# Exercise task A
Please copy the entries between the lines holding "Multiple annotators agree that vans" and "[337,34,375,79]", inclusive, with the requests kept and -108 added to every bounding-box coordinate in the answers.

# Source text
= = = = = = =

Author: Clock (Show other entries)
Date: Apr 02, 2013 at 18:26

****ATTENTION*****
I am not Muertos and I do not know him. I am simply reposting these articles because I had found them on the Internet Wayback Machine. Do not contact me when it comes to this blog, I am not its author and my views are not necessarily his. REPEAT: I AM NOT MUERTOS.

Enjoy.
-Clock
******************

Chapter II: From 9/11 to MySpace.

On the morning of September 11, 2001, I got up very early, five o'clock. I was working on a novel, and, as I was usually too tired to write when I got home, I started doing it in the early mornings before going to work. At this time I lived alone in apartment in the central city. I got up, showered, and spent about a half hour writing. At 6:45 AM--Pacific time--as I was making breakfast my phone rang. Instantly I knew it was bad news. No one ever calls at 6:45 AM with good news. I picked up. It was a friend of mine. (Not the same one who almost caught TWA 800). "Have you seen the news?" he said. I said no. He replied, "Someone tried to kill the President!" That was how it was reported to me. Oh, and there was the small detail of the World Trade Centers on fire after planes having been crashed into them.

I switched on the TV. This was about 9:45 AM, after both towers had been struck, but just before the first of them collapsed. Like almost everyone else in America, I watched in rapt horror. I'll never forget seeing the first of the towers collapse into a cloud of dust. I also remember seeing the little black specks of people jumping from the towers before they fell. That's one of the most horrifying sights I've ever seen--even on TV--and one that will stick with me forever. Mind you, I watched the 1986 Challenger explosion live, and I also witnessed the infamous Bud Dwyer suicide as it happened. Neither of those horrible events could touch September 11.

Very reluctantly, I went to my office. I then worked in a law firm headquartered in a downtown skyscraper. It was four blocks from the federal building. In those first hours of September 11, after we heard Flight 93 was hijacked and headed possibly for the White House, no one knew how extensive the attack was and where else the terrorists might strike. There was no business going on, and everyone was nervous about the security of high-rise buildings, so I decided to go home. I took my car and drove to my parents' house, which was in a suburb about 20 minutes away. I spent the rest of the day there, most of it watching the TV coverage of the attacks.

Years later Truthers would seize upon the collapse of World Trade Center 7 as "evidence" of conspiracy. I remember watching coverage of WTC7 all day long, from the start of the attacks until it collapsed about 5:30 in the afternoon. Every couple of minutes the news channels would have another update on the efforts to contain the blaze in that building. When it finally did collapse, absolutely nothing could have been less surprising. I remember thinking that, after watching the reports on the news, it was a wonder the building had managed to stay intact as long as it did. People were also worried that other buildings might collapse too, such as the American Express complex and the Marriott Hotel which were heavily damaged. WTC7 was entirely consistent, from the very beginning, with what had been happening all day.

= = = = = = =

# Entries provided
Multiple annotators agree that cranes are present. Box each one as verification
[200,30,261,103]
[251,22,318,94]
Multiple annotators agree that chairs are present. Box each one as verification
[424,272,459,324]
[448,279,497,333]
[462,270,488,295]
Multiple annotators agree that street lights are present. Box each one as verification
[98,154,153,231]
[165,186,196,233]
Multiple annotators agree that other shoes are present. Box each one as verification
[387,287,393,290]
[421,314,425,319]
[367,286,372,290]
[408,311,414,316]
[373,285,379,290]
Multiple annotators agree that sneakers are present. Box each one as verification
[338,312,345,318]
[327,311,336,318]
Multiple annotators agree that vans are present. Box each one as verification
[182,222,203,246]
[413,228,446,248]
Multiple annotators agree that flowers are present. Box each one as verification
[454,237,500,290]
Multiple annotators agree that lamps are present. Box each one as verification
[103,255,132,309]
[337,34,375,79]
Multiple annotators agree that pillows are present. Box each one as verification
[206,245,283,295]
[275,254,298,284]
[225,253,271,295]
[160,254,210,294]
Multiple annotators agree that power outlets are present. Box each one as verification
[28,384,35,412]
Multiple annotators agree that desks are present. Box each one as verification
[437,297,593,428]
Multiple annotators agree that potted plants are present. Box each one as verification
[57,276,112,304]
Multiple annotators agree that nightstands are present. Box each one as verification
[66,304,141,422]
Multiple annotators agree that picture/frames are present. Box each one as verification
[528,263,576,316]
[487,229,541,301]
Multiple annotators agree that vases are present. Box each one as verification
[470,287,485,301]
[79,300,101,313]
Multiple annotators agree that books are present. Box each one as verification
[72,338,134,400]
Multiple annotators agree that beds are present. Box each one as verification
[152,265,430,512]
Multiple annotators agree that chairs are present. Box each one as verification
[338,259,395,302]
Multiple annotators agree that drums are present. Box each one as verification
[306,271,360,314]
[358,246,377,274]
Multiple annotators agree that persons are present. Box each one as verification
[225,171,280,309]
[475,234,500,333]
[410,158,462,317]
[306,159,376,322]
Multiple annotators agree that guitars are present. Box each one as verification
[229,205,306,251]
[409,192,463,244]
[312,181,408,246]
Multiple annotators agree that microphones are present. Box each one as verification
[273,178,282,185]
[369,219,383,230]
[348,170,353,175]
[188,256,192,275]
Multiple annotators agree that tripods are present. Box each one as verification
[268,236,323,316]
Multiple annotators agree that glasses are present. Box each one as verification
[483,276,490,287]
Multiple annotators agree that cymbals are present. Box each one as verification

= = = = = = =

# Exercise task B
Answer these from the 9/11 account:
(i) At what Pacific time did the phone ring that morning?
(ii) How many blocks was the law firm's skyscraper from the federal building?
(iii) At about what time did WTC7 collapse?

# Expected output A
Multiple annotators agree that vans are present. Box each one as verification
[74,114,95,138]
[305,120,338,140]
Multiple annotators agree that flowers are present. Box each one as verification
[346,129,392,182]
Multiple annotators agree that lamps are present. Box each one as verification
[-5,147,24,201]
[229,-74,267,-29]

# Expected output B
(i) 6:45 AM
(ii) Four
(iii) About 5:30 in the afternoon